A state mayor from a small-town in Washington state, got an awkward postcard from a 77-year-old Japanese man who was asking him to keep an eye out for his possessions which he lost in the devastating tsunami from last year.
“I wasn’t sure about it,” Bill Simpson, the mayor of Aberdeen, told local paper The Daily World. “Is it a joke? But, then I got to think about it, and, I think it’s real.”
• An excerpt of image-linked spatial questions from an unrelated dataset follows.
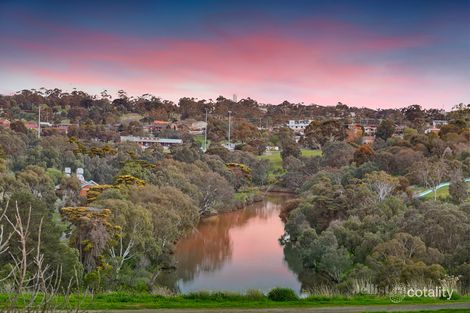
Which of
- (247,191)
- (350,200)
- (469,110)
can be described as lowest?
(247,191)

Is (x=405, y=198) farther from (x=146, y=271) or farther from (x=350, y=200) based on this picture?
(x=146, y=271)

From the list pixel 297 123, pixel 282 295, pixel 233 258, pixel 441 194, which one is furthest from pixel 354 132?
pixel 282 295

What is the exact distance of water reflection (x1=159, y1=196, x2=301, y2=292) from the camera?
15.8 m

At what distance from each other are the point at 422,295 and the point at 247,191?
26.7m

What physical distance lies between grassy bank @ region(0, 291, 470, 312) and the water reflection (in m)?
6.52

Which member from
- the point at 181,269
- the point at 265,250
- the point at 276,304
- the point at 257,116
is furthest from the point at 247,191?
the point at 257,116

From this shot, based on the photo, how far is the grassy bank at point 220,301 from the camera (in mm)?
7360

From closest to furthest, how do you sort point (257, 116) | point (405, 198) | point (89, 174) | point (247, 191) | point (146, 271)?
1. point (146, 271)
2. point (405, 198)
3. point (89, 174)
4. point (247, 191)
5. point (257, 116)

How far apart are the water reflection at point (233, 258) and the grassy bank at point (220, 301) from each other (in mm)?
6523

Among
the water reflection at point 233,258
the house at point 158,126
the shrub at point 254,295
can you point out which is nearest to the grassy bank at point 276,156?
the house at point 158,126

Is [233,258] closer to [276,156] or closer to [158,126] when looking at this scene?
[276,156]

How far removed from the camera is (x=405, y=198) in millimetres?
18969

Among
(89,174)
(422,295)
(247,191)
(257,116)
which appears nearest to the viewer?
(422,295)

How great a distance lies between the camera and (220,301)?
7.69m
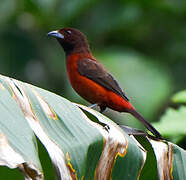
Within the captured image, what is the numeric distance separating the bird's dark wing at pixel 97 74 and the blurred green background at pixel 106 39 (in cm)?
208

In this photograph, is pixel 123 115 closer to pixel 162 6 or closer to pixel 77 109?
pixel 162 6

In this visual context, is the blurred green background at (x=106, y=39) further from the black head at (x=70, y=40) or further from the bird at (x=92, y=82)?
the bird at (x=92, y=82)

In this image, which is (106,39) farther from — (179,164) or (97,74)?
(179,164)

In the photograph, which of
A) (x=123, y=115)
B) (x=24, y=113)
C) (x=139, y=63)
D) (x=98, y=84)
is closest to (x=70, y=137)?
(x=24, y=113)

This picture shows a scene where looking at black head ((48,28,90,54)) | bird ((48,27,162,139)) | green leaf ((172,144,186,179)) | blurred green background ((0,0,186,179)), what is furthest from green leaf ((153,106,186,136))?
blurred green background ((0,0,186,179))

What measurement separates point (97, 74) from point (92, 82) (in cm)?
11

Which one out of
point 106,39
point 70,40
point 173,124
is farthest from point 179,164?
point 106,39

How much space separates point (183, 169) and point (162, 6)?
5777 millimetres

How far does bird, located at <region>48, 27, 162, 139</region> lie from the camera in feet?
13.9

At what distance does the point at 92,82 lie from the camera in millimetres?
4512

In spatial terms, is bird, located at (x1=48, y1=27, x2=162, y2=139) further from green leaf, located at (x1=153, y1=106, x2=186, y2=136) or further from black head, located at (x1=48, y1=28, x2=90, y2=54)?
green leaf, located at (x1=153, y1=106, x2=186, y2=136)

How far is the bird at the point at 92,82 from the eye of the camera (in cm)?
424

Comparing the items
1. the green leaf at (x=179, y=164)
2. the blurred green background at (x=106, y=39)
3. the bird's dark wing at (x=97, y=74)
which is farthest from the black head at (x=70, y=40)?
the green leaf at (x=179, y=164)

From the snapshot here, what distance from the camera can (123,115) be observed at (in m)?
6.19
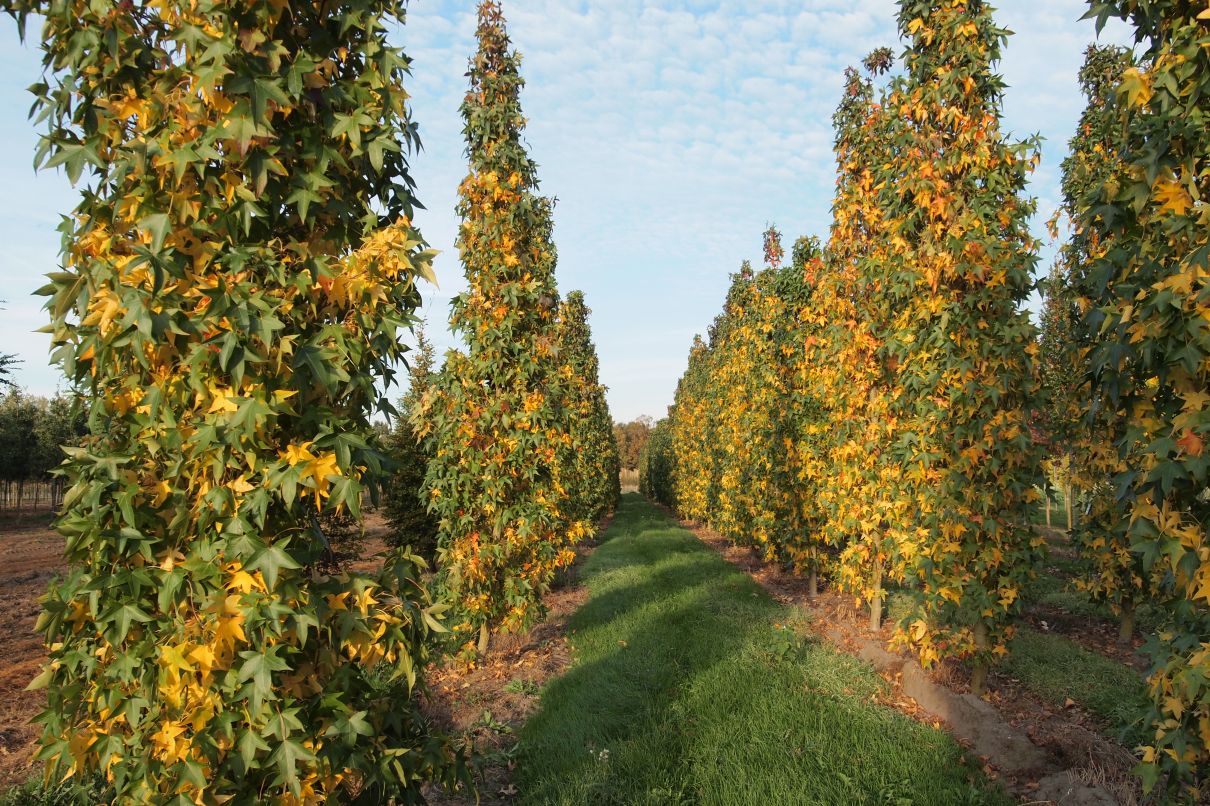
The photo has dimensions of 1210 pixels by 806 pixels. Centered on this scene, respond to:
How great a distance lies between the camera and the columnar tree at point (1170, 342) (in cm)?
298

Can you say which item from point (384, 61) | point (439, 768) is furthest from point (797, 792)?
point (384, 61)

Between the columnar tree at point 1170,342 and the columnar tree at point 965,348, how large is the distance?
265cm

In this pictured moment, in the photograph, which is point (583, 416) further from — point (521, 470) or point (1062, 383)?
point (1062, 383)

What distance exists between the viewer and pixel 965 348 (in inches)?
243

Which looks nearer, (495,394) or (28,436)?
(495,394)

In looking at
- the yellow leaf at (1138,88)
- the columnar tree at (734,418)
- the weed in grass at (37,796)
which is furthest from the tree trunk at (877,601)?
the weed in grass at (37,796)

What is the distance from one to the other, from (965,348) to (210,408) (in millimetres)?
6191

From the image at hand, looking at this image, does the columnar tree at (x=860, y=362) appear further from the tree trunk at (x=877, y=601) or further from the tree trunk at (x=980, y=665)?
the tree trunk at (x=980, y=665)

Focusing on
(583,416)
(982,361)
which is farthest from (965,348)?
(583,416)

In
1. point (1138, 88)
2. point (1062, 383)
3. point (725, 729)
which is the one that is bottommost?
point (725, 729)

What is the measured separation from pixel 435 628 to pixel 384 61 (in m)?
2.35

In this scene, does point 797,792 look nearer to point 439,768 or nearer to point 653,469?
point 439,768

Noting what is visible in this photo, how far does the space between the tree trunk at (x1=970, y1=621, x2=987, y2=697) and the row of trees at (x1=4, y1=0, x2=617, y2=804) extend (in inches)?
213

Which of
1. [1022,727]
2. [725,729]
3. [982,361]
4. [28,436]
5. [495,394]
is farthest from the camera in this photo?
[28,436]
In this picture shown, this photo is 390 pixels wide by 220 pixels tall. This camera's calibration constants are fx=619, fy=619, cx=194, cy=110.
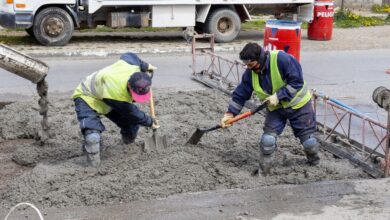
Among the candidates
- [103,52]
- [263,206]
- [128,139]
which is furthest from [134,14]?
[263,206]

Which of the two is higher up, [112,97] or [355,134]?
[112,97]

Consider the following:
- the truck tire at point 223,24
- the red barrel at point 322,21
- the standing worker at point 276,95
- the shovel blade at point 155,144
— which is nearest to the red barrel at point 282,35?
the standing worker at point 276,95

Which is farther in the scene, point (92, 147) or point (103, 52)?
point (103, 52)

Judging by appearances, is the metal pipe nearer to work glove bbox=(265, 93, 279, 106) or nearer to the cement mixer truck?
work glove bbox=(265, 93, 279, 106)

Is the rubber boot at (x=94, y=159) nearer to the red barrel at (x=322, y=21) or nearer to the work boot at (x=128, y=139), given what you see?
the work boot at (x=128, y=139)

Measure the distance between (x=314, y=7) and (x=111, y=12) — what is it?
536 cm

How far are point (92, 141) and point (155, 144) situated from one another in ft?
2.42

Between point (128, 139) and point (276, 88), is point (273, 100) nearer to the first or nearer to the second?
point (276, 88)

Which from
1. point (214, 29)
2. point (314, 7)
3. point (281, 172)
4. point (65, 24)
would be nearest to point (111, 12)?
point (65, 24)

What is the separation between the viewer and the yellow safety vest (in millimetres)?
5633

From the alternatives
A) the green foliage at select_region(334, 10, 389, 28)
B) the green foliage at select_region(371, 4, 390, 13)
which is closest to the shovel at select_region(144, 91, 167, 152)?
the green foliage at select_region(334, 10, 389, 28)

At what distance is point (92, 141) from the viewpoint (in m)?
5.86

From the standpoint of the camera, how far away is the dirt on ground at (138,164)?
5.35 meters

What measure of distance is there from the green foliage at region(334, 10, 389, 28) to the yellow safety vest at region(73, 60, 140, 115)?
48.6ft
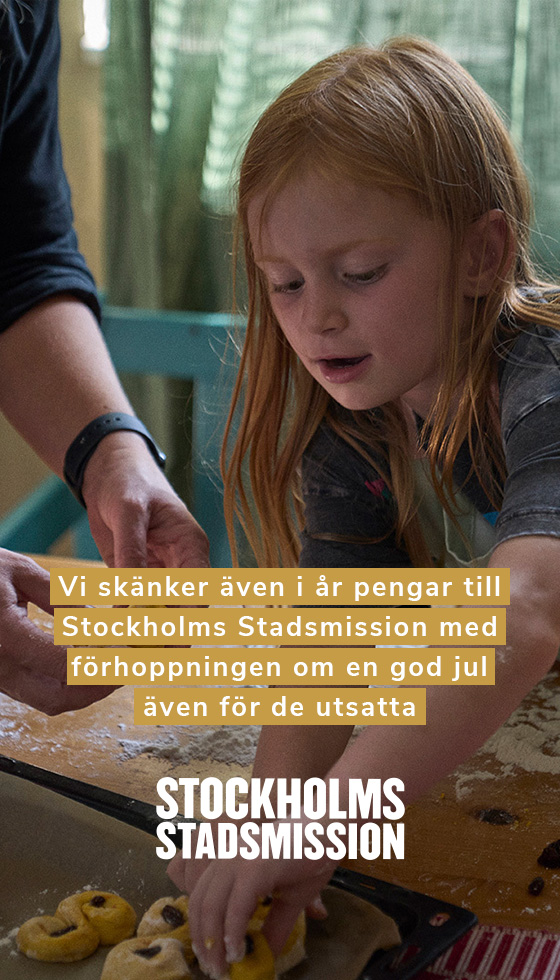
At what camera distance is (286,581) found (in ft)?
3.10

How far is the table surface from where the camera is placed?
27.8 inches

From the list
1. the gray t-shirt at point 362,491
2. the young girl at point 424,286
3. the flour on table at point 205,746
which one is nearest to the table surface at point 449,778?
the flour on table at point 205,746

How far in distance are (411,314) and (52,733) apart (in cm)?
52

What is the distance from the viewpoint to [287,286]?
85 cm

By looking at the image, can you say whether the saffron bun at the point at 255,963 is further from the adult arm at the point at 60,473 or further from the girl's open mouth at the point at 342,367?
the girl's open mouth at the point at 342,367

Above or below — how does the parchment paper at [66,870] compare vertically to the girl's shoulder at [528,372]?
below

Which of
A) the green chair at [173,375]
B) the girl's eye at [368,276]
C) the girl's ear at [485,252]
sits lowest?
the girl's eye at [368,276]

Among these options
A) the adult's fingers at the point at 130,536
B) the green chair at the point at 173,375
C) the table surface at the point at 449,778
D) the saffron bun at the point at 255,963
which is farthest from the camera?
the green chair at the point at 173,375

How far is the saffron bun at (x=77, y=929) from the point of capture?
2.08 ft

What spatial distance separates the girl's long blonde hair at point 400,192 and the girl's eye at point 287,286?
70 mm

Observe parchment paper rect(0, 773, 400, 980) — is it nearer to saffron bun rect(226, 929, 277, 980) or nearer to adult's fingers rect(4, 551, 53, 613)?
saffron bun rect(226, 929, 277, 980)

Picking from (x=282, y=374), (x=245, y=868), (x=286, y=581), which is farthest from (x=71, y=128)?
(x=245, y=868)

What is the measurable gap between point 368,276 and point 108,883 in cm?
52

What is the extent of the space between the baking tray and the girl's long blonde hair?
1.28ft
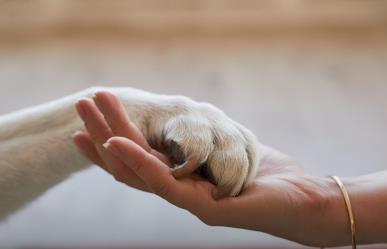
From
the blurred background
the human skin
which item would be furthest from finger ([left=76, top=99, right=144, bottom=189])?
the blurred background

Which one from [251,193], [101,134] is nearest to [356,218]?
[251,193]

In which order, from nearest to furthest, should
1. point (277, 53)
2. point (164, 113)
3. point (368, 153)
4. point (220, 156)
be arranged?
point (220, 156) < point (164, 113) < point (368, 153) < point (277, 53)

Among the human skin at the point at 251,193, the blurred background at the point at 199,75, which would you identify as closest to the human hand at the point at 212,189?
the human skin at the point at 251,193

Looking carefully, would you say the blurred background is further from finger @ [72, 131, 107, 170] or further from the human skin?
the human skin

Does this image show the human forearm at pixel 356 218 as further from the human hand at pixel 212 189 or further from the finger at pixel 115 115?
the finger at pixel 115 115

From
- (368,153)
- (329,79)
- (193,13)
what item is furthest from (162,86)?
(193,13)

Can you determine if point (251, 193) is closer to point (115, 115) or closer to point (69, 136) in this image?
point (115, 115)

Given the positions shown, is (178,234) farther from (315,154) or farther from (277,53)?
(277,53)
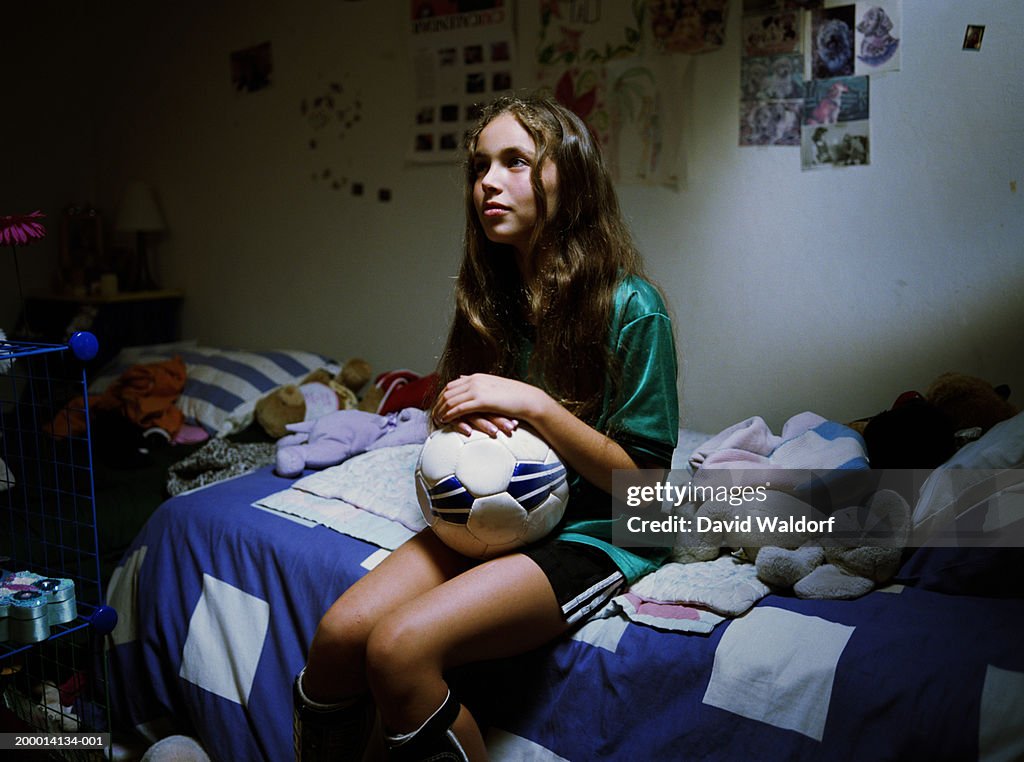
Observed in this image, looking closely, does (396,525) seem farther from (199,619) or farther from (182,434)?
(182,434)

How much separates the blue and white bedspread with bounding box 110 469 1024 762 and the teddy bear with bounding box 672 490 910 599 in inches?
1.3

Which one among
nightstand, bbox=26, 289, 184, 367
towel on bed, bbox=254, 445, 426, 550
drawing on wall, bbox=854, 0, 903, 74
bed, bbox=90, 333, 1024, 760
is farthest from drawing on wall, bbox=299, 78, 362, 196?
drawing on wall, bbox=854, 0, 903, 74

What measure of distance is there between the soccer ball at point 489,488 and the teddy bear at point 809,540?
0.34 m

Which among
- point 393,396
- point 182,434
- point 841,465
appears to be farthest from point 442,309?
point 841,465

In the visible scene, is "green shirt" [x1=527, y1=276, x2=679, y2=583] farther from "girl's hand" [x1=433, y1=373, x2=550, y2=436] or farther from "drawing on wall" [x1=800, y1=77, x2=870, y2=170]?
"drawing on wall" [x1=800, y1=77, x2=870, y2=170]

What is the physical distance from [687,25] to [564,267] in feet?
3.49

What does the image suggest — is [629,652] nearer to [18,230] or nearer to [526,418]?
[526,418]

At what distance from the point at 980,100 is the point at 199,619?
194cm

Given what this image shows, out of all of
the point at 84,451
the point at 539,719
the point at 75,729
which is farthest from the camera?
the point at 84,451

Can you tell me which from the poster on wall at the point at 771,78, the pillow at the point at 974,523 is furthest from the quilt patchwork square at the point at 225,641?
the poster on wall at the point at 771,78

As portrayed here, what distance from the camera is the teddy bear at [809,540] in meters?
1.39

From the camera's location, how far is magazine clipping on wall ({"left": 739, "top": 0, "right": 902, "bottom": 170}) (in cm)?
196

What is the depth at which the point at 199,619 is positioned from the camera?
5.73 feet

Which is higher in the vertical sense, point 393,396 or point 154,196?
point 154,196
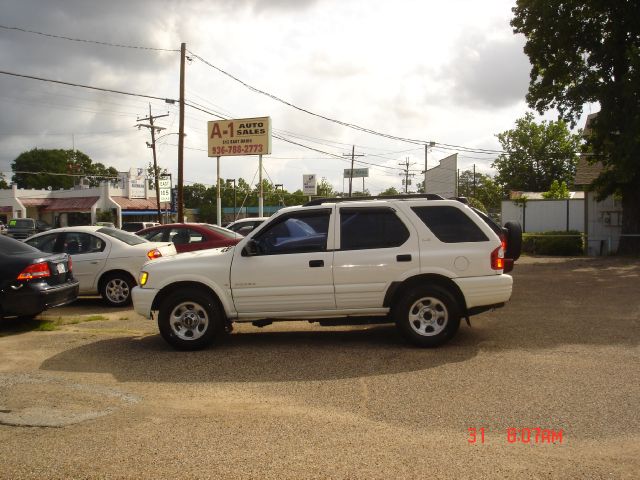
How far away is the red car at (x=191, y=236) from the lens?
39.4 ft

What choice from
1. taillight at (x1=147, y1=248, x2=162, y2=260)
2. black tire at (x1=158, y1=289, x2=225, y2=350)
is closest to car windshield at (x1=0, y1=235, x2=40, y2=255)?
taillight at (x1=147, y1=248, x2=162, y2=260)

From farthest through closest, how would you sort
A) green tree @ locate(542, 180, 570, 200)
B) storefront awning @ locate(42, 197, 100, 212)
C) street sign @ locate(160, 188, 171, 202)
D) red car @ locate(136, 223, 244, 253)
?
1. storefront awning @ locate(42, 197, 100, 212)
2. street sign @ locate(160, 188, 171, 202)
3. green tree @ locate(542, 180, 570, 200)
4. red car @ locate(136, 223, 244, 253)

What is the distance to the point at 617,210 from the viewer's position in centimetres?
2323

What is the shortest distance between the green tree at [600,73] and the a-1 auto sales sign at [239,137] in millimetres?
14385

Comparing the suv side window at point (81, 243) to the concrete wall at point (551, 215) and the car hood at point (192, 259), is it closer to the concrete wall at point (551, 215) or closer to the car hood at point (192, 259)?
the car hood at point (192, 259)

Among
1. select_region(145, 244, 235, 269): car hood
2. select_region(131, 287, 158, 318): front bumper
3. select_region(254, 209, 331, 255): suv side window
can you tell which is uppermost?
select_region(254, 209, 331, 255): suv side window

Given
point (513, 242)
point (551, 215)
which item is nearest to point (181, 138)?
point (513, 242)

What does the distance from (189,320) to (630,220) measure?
18.8 metres

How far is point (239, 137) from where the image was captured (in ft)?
103

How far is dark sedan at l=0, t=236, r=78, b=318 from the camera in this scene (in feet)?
25.8

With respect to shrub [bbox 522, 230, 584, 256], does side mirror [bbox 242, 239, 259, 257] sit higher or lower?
higher

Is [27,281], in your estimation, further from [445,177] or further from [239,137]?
[445,177]

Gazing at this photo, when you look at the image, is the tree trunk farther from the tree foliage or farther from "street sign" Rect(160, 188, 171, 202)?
the tree foliage

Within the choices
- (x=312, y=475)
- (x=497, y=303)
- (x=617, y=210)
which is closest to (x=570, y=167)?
(x=617, y=210)
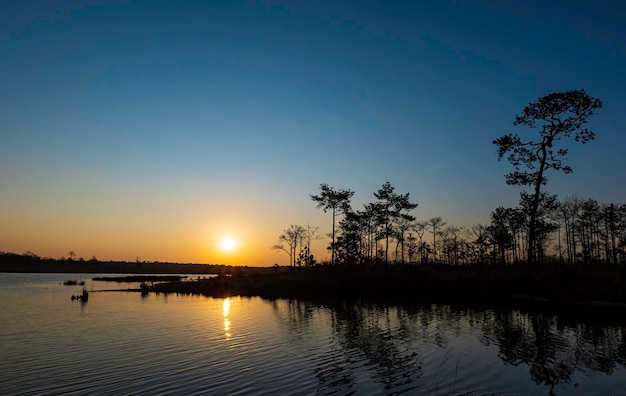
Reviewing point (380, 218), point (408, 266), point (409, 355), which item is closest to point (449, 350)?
point (409, 355)

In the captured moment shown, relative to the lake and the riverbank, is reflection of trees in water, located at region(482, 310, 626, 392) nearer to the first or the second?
the lake

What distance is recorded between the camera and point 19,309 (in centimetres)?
3412

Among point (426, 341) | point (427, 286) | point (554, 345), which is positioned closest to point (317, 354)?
point (426, 341)

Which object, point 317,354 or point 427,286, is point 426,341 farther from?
point 427,286

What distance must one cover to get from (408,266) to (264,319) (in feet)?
87.7

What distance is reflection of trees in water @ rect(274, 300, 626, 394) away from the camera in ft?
47.1

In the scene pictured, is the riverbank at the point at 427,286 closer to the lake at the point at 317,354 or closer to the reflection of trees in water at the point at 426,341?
the lake at the point at 317,354

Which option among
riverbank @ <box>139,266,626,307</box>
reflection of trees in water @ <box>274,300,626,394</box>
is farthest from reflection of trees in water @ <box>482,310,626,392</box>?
riverbank @ <box>139,266,626,307</box>

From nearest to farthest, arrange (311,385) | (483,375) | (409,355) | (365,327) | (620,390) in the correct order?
(620,390)
(311,385)
(483,375)
(409,355)
(365,327)

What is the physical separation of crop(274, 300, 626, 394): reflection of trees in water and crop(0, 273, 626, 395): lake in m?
0.06

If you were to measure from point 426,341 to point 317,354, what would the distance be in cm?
620

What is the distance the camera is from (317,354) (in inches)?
701

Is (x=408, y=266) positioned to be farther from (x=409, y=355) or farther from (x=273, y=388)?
(x=273, y=388)

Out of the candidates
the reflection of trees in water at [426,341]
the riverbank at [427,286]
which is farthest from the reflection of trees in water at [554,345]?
the riverbank at [427,286]
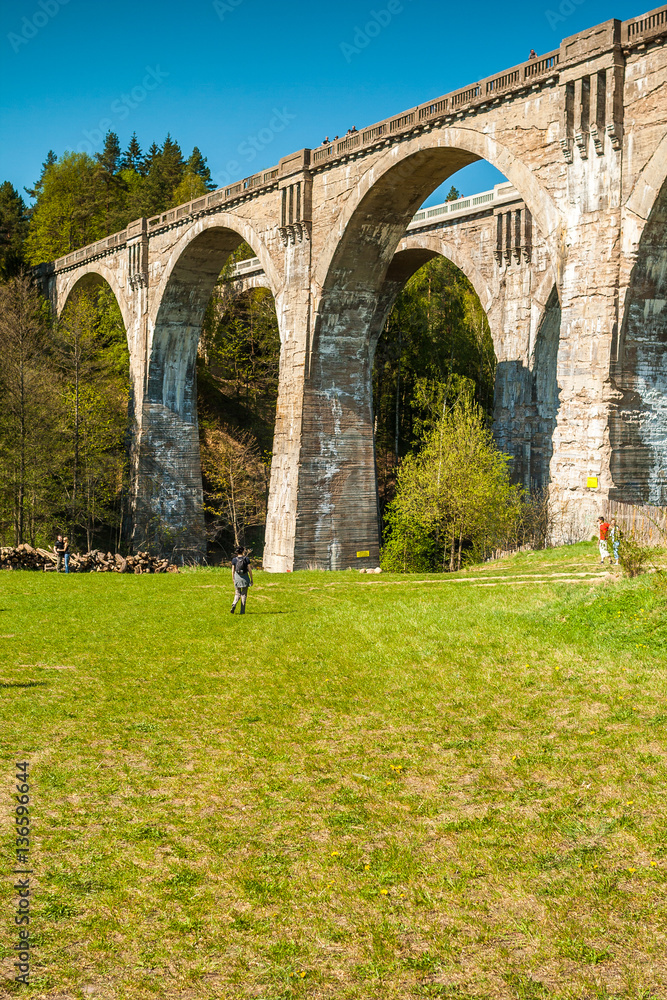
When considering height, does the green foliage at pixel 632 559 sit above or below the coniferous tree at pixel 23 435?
below

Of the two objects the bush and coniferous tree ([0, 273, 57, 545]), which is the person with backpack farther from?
coniferous tree ([0, 273, 57, 545])

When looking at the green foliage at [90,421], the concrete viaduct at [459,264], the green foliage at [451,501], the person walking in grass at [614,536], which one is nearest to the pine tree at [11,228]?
the concrete viaduct at [459,264]

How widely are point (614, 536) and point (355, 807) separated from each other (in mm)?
10101

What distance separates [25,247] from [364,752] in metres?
52.0

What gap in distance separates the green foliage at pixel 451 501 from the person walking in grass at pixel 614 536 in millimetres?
7884

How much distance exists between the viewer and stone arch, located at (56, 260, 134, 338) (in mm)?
37219

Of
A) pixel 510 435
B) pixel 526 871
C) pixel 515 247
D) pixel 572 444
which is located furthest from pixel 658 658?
pixel 515 247

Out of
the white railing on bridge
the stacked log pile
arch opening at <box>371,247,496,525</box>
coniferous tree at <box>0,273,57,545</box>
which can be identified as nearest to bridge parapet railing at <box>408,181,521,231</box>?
the white railing on bridge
Although the message was a little difficult to understand, maybe because the man translated his native language into English, they were able to make out the postcard’s contents. The man, Mr. Saito from Sapporo, Japan, was telling the mayor how he lost his ‘collected surveyed amounts’ library cards,’ during the Japanese tsunami from March 2011. He also wrote that he recently heard that some items taken by the waters were now reaching the Pacific Northwest shores and asked the mayor to keep an eye out for his belongings.
“To your seashore areas, have you been observing the floated materials?” Saito asks according to The Daily World. “If you find some, please let me know any news. I don’t use any electric tools now here, so please, to me by air letter!”
Saito also wishes Simpson well for the approaching Autumn season and “please welcome the new agriculture food together.” The postcard cost 70 yen and it has on it the word ‘nippon’, which according to some stamping collecting guides, it is used for most post-1947 stamps. It was stamped as air mail in Sapporo, Japan, and although it is addressed to the mayor of Aberdeen in Washington State of the United States of America, without any address, it has successfully reached its destination. The postcard was dated August 6th, so it took almost a month to reach Simpson.
“This man felt compelled to write us, looking for what he lost,” Simpson said.
He said that that there weren’t many items found in the Aberdeen area as it is quite difficult for the materials to get into Grays Harbor, due to the currents, but that there has been found plenty of tsunami debris along the coast. Over the past months the state Department of Ecology has sent a special cleanup team between Cape Disappointment and Moclips, which has removed several dumpsters of marine debris.
Ocean Shores Mayor Crystal Dingler, Hoquiam Mayor Jack Durney and Westport Mayor Michael Bruce said that they were a little jealous because none of them has received any postcards or letters as Simpson did.